Talker Mlp Kernels#
- void trt_edgellm::kernel::invokeTalkerMLP(
- void *cublasHandle,
- rt::Tensor const &input,
- rt::Tensor const &fc1Weight,
- rt::Tensor const &fc1Bias,
- rt::Tensor const &fc2Weight,
- rt::Tensor const &fc2Bias,
- rt::Tensor &output,
- rt::Tensor &workspace,
- cudaStream_t stream
Two-layer MLP with SiLU activation (Talker projection layers)
Performs: output = FC2(SiLU(FC1(input) + bias1)) + bias2 Where FC1: [inputDim → hiddenDim], FC2: [hiddenDim → outputDim]

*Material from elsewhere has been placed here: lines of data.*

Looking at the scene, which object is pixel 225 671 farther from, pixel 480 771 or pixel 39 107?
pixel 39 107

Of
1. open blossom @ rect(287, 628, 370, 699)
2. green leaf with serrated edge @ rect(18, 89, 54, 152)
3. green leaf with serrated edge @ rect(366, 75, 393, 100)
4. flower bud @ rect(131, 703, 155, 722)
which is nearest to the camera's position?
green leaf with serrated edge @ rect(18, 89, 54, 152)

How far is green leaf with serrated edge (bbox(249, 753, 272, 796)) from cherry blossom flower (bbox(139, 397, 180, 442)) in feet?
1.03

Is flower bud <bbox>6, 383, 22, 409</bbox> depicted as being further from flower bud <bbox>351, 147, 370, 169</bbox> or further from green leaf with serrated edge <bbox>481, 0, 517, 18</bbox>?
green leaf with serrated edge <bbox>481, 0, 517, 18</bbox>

Architecture: input [N, 2048] ↓ FC1 (Linear) [N, 2048] + bias1 ↓ SiLU [N, 2048] ↓ FC2 (Linear) [N, 1024] + bias2 ↓ output [N, 1024]
Note
Weight matrices are stored in column-major format (cuBLAS convention)
Note
Workspace must be pre-allocated with size [numTokens, 2048] * sizeof(half)
- Parameters:
cublasHandle – [in] cuBLAS handle for GEMM operations
input – [in] Input tensor with shape [numTokens, 2048] (FP16)
fc1Weight – [in] FC1 weight matrix with shape [2048, 2048] (FP16, column-major)
fc1Bias – [in] FC1 bias vector with shape [2048] (FP16)
fc2Weight – [in] FC2 weight matrix with shape [2048, 1024] (FP16, column-major)
fc2Bias – [in] FC2 bias vector with shape [1024] (FP16)
output – [out] Output tensor with shape [numTokens, 1024] (FP16)
workspace – [inout] Workspace buffer for intermediate FC1 output [numTokens, 2048] (FP16)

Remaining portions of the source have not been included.